» **STATED GOAL**
Present the stretch from the line containing "Comparing the child's" through the end of the rows as a Markdown table with the columns "Number" and "Content," omitting blank lines and leaving out the pictures.

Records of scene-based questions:
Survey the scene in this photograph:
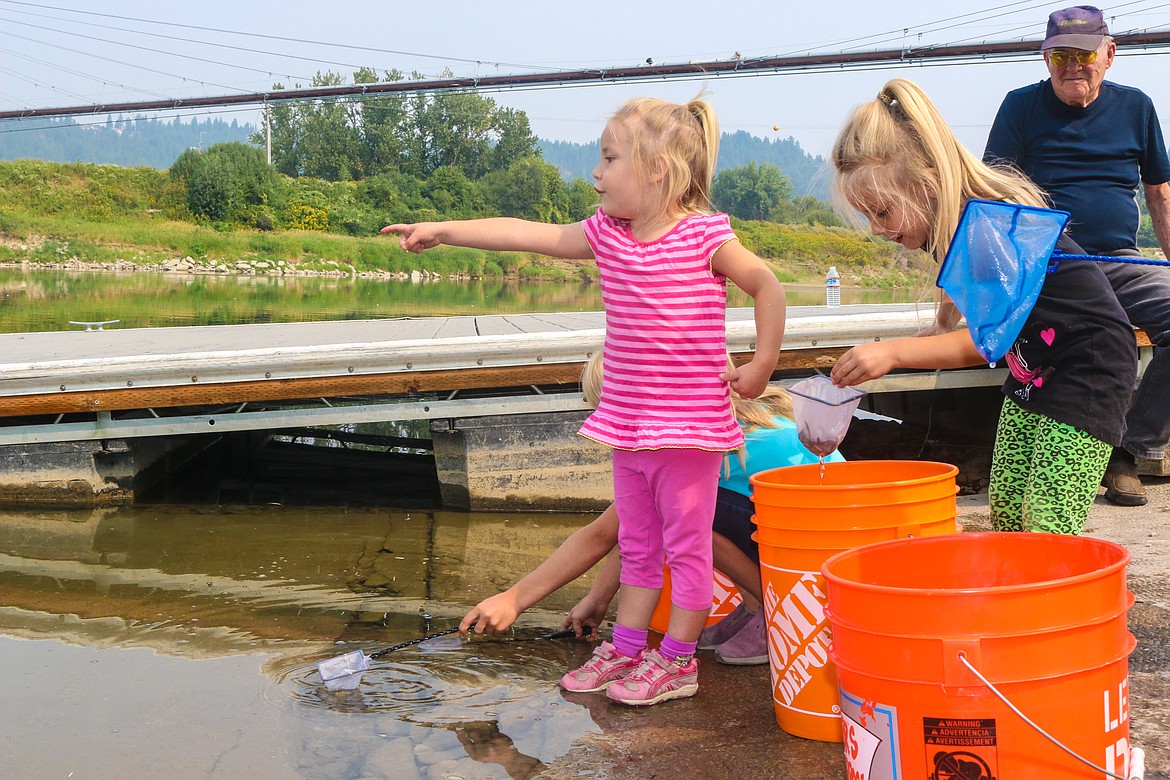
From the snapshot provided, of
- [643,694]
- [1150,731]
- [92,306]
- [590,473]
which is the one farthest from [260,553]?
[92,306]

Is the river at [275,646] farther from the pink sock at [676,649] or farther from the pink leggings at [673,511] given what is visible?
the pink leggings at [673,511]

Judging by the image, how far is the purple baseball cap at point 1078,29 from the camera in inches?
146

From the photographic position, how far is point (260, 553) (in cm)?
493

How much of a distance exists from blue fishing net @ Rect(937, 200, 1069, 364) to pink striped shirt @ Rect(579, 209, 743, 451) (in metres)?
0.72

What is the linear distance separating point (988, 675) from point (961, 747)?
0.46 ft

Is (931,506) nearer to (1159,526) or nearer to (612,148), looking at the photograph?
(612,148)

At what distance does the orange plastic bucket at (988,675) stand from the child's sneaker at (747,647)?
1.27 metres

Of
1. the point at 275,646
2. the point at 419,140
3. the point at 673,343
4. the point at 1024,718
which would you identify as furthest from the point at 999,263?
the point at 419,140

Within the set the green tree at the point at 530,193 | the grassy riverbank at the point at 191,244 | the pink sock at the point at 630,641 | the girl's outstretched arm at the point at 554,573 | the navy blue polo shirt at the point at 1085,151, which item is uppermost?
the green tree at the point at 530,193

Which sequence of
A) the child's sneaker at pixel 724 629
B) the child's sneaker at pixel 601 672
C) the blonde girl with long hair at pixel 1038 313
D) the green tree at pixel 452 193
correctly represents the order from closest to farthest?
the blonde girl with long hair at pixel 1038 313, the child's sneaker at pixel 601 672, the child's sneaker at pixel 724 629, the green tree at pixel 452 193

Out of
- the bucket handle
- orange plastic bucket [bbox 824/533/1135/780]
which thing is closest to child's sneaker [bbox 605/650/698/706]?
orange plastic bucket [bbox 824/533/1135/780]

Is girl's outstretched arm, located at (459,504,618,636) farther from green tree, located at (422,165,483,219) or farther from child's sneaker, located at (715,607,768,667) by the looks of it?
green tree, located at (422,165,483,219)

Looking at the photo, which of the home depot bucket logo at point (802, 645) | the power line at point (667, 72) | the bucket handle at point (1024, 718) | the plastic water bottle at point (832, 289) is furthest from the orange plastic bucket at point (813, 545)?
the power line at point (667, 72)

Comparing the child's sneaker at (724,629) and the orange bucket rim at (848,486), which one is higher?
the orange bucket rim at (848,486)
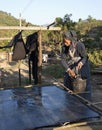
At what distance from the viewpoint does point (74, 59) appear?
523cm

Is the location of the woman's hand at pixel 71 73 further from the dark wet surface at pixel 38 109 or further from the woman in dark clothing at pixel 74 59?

» **COMPLETE ANSWER**
| Number | Content |
|---|---|
| 1 | Comparing the child's sneaker at (724,629) and the orange bucket rim at (848,486), which one is higher? |
| 2 | the orange bucket rim at (848,486) |
| 3 | At what distance from the viewpoint does point (74, 59) appear? |
| 4 | 523cm |
| 5 | Is the location of the woman's hand at pixel 71 73 further from the dark wet surface at pixel 38 109 or further from the woman in dark clothing at pixel 74 59? |